Aqui no acampamento, as coisas estão mais ou menos. A gente fica indo na casa dos outros para tomar banho. Eu não sei para onde eu vou depois daqui, seja o que Deus quiser. Estou confiando em Deus. Eles [os filhos] iam começar hoje a ir para a escola de novo. Eles não estavam indo porque queimou todo o material.

Meu maior sonho é ter uma moradia digna para os meus filhos e terminar de cuidar deles, criar eles, do jeito que eu fazia.”

Barraca de Valdirene, que pediu para não ser fotografada
Barraca de Valdirene, que pediu para não ser fotografada

‘Meu maior sonho é alugar uma casa e fazer minha vida com os meus filhos, sem depender de ninguém’

Valdirene, 38 anos, três filhos

“Eu morei dois anos nesse prédio, no 3º e no 5º andar, mas eu fiquei sem dinheiro para pagar o valor de R$ 400. Então, a coordenadora da ocupação pediu para eu desocupar, com minhas três crianças. Graças a Deus, no dia do incêndio eu não estava mais lá, mas voltei para o acampamento porque estava morando de favor na Brasilândia [zona norte de São Paulo].

Eu morava de aluguel antes de ir viver em ocupação, mas meu marido está preso há cinco anos porque caiu no tráfico e ficou difícil pagar as contas só com o Bolsa Família no valor de R$ 400. Antes, eu tinha pensão do pai dos meus dois filhos mais velhos, só que ele ficou desempregado e parei de receber há três anos.

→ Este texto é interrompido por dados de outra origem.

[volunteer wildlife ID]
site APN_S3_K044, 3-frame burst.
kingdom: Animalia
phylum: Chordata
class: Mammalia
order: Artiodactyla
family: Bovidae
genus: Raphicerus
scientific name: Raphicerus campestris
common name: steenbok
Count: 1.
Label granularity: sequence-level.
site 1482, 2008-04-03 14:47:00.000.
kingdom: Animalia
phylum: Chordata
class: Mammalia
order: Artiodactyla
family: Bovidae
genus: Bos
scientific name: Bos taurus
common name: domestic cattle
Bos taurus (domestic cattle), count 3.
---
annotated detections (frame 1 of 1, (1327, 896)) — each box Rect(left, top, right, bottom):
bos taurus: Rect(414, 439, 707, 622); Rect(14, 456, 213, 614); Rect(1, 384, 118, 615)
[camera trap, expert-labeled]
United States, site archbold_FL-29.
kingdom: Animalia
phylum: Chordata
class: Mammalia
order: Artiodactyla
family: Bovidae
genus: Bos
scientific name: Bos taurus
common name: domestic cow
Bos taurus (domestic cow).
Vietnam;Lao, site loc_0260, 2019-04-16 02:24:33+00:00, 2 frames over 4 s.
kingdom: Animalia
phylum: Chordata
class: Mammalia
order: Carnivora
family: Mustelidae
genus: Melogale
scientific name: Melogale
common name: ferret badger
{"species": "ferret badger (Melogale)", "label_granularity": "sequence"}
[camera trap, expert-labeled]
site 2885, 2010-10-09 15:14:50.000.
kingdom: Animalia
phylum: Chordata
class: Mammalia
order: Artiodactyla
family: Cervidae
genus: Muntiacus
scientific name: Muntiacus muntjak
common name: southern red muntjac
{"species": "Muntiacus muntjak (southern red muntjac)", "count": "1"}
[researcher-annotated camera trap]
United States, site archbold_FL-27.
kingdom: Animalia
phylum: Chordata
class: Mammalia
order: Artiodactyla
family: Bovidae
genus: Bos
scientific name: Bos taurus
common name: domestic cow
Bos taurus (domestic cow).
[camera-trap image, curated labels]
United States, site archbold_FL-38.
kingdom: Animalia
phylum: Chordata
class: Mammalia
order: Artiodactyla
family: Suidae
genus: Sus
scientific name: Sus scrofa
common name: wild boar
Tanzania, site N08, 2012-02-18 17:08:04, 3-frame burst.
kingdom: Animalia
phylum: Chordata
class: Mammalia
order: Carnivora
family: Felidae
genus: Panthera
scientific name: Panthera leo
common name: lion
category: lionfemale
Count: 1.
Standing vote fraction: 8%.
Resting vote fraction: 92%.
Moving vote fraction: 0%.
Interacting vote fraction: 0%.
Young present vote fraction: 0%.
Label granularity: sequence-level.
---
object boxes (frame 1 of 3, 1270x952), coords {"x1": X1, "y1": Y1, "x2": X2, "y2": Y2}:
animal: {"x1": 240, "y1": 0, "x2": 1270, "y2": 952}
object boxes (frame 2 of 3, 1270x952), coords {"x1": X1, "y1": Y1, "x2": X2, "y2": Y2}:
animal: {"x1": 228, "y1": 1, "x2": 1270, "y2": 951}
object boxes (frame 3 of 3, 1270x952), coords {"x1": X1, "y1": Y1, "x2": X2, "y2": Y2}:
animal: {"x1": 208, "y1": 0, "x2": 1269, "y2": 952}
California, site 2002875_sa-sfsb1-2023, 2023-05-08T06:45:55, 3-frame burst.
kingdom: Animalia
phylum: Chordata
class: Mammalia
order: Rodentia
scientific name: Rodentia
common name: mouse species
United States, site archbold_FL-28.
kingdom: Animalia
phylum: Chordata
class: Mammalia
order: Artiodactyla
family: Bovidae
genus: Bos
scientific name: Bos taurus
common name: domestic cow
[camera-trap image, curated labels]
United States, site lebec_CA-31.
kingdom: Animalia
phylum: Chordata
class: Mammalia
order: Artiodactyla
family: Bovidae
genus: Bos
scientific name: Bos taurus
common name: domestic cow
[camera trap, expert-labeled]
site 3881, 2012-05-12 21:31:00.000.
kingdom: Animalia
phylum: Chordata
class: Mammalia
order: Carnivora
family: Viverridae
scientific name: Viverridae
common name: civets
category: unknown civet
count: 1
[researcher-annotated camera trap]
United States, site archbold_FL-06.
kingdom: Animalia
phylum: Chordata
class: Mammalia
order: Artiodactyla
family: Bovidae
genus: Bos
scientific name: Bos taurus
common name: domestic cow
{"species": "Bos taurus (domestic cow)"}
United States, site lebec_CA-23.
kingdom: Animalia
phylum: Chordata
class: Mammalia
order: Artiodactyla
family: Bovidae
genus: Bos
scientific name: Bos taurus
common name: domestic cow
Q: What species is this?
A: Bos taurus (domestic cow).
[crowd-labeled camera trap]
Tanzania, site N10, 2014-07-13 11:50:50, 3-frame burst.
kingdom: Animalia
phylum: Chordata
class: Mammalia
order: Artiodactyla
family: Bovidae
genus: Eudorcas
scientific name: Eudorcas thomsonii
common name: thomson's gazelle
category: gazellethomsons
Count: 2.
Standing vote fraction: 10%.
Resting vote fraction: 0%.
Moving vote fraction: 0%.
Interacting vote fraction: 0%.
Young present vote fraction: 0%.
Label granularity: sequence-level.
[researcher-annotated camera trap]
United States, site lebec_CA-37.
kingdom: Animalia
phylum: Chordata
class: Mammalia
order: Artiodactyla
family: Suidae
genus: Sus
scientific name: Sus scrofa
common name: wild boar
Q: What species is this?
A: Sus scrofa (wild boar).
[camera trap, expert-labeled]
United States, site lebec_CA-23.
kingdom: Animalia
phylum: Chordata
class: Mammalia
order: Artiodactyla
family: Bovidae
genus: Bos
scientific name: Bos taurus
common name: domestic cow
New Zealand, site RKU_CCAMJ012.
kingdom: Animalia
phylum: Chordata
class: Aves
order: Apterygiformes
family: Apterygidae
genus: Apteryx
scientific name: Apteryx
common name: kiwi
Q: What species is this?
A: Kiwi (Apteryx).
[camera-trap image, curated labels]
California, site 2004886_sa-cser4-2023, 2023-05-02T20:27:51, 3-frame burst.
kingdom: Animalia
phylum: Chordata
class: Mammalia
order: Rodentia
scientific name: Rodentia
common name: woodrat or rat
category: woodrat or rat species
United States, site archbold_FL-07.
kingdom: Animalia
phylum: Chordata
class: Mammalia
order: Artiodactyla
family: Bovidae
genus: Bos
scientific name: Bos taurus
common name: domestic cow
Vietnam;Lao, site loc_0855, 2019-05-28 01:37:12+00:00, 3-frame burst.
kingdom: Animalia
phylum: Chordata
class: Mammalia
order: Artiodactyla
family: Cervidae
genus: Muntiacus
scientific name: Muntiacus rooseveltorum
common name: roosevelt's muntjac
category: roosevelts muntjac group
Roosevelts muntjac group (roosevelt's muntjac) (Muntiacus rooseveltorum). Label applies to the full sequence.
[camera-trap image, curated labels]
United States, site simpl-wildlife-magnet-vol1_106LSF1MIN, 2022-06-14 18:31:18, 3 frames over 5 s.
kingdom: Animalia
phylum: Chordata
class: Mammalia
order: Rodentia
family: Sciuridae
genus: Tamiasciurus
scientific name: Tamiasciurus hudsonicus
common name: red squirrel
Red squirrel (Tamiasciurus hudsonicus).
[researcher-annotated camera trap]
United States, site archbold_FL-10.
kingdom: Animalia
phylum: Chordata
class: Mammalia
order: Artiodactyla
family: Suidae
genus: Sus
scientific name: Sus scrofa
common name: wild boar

Eu trabalhava na área de limpeza de um shopping e fui demitida porque eu tinha que ficar muitos dias no hospital com a Sofia, minha filha caçula que sofre de broncoespasmo e vivia internada. Nunca mais pude procurar emprego porque não tenho com quem deixar ela. Ela é uma criança doente e precisa de mim.

O pessoal do prédio sempre me apoiou muito, mas a coordenadora me humilhava, me fazia limpar o banheiro. O 5º andar, onde eu vivia, era uma sala dividida para duas famílias, com a madeira podre, queimada e os vidros todos quebrados. Era muito frio à noite.

Hoje, eu sou praticamente mãe e pai das crianças. Eu prefiro ficar no centro da cidade porque aqui eu não passo fome com meus filhos, tem muita doação. [No acampamento] a gente é uma família. Eu não arranjo confusão porque está todo mundo na mesma situação. Se eu vejo alguma discussão, eu me afasto.

Meu maior sonho como mãe é que Deus prepare um ‘auxílio’ pra mim, pra eu poder alugar uma casa e fazer minha vida com os meus filhos, sem depender de ninguém. No Dia das Mães, eu não quero ganhar presente não. Quero que Deus me dê mais um dia de vida, paz e saúde.”